Global attributes are primitive values (numeric values/text strings) associated with a DataCollection as a whole, for instance, the simulation time of the current snapshot or the name of the input file from which the dataset was originally loaded. Furthermore, some analysis modifiers output their computation results as new global attributes and add them to the DataCollection. Global attributes are stored within the attributes Python dictionary of the DataCollection. Thus, adding, removing, or changing attributes is as simple as modifying a Python dictionary, e.g.:

data.attributes['dislocation_density'] =
    data.attributes['DislocationAnalysis.total_line_length'] / data.cell.volume

This code adds the new attribute dislocation_density to the DataCollection, whose value is calculated from the ratio of the total dislocation line length in a crystal (which has previously been computed by a DislocationAnalysisModifier in this example) and the simulation cell’s volume.

Note

When modifying the attributes dictionary, the underscore notation is not needed, because the attributes dictionary is not an object that is ever shared between more than one data collection.
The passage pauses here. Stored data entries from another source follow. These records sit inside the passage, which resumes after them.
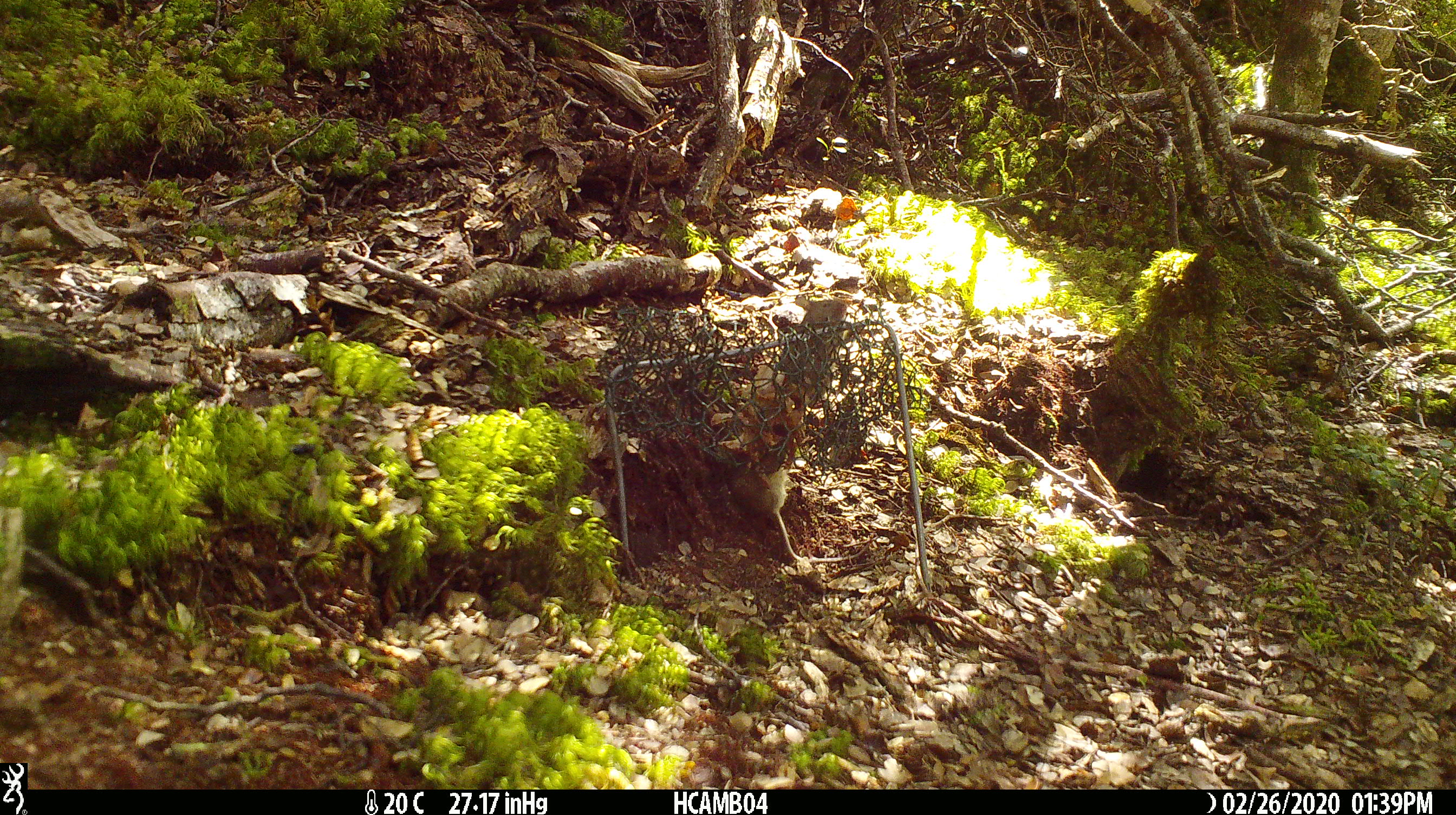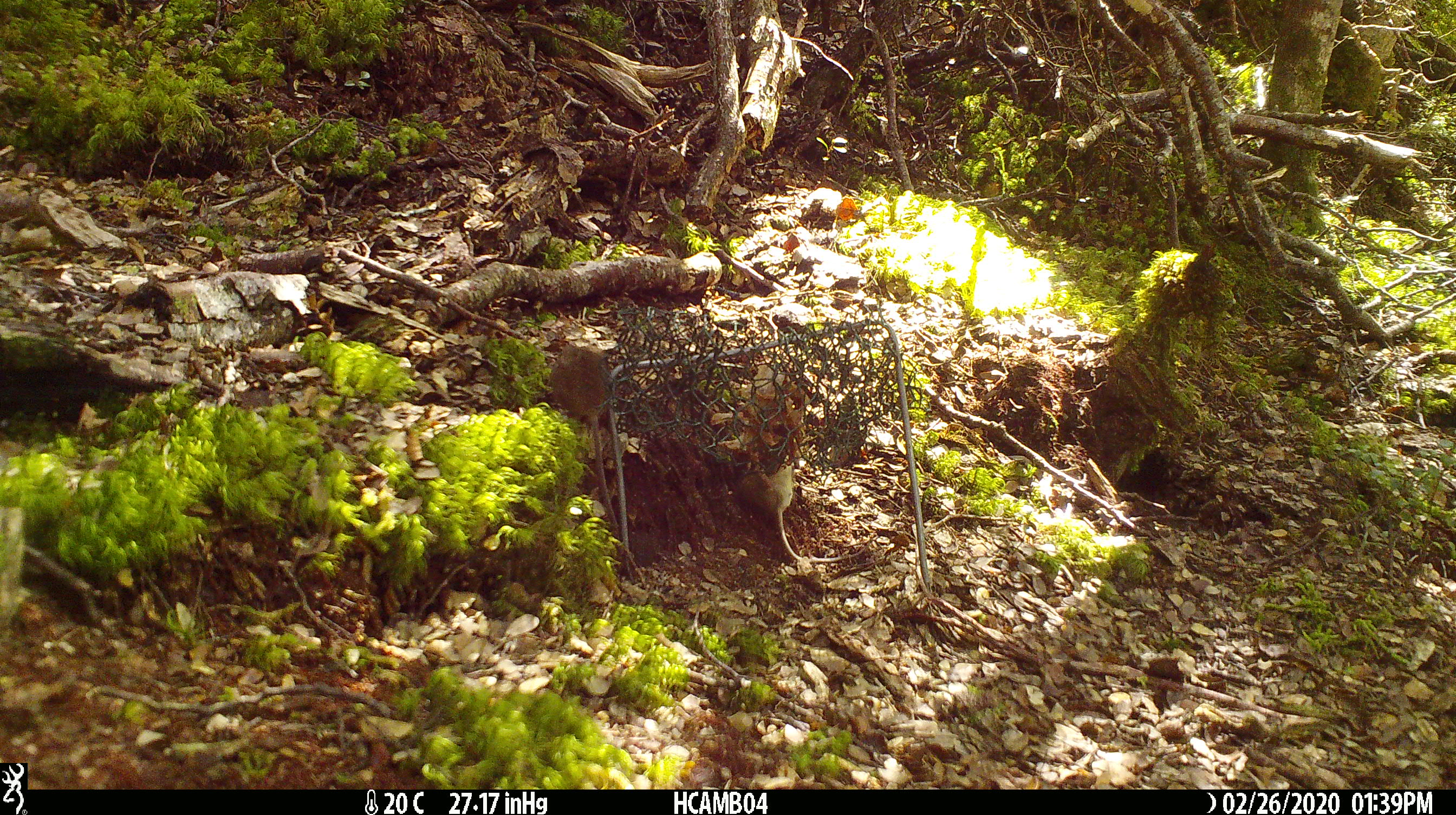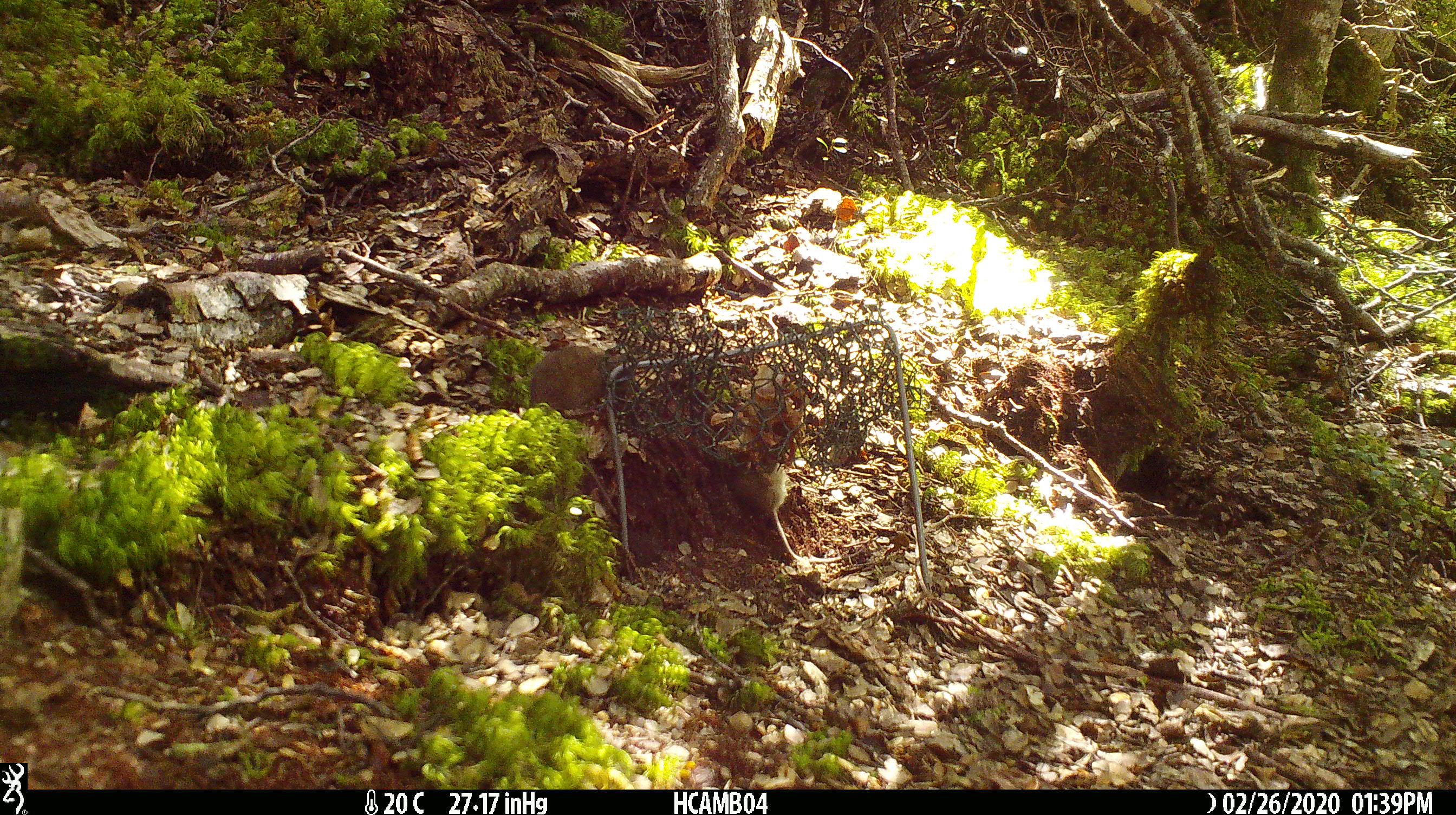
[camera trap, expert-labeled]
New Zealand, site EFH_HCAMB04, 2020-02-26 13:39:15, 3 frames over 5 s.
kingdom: Animalia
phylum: Chordata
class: Mammalia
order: Rodentia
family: Muridae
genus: Mus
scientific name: Mus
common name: mouse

Modifying the simulation cell

The following code demonstrates how to set the three vectors spanning the SimulationCell by modifying the individual columns of the 3x4 cell matrix:

data.cell_[:,0] = (3.15, 0, 0)  # Cell vector 'a'
data.cell_[:,1] = (0, 3.15, 0)  # Cell vector 'b'
data.cell_[:,2] = (0, 0, 3.30)  # Cell vector 'c'
data.cell_[:,3] = (0, 0, 0)     # Cell origin

Note that this will only change the dimensions of the simulation cell without affecting the contents of the cell, e.g., the particle coordinates. If you want to rescale the cell together with the contents, consider using AffineTransformationModifier.

In-place application of modifiers

The built-in modifiers from the ovito.modifiers module are normally employed within a Pipeline, which produces a new DataCollection upon calling its compute() method. But it is also possible to directly apply a modifier to a trajectory snapshot and let it modify the data in-place. This is done by invoking the apply() method on a DataCollection:

threshold = -3.6
data.apply(ExpressionSelectionModifier(expression = f"PotentialEnergy < {threshold}"))
data.apply(DeleteSelectedModifier())

In this example, the two ad-hoc modifiers act on the data stored in the collection. This type of direct modifier application to an existing data collection can, in some situations, be easier than building and evaluating an entire pipeline containing the modifier(s). However, it only works for one trajectory snapshot at a time.

An typical use case for the DataCollection.apply() method is in Python modifier functions, where it allows you to invoke a built-in modifier of OVITO as a sub-operation.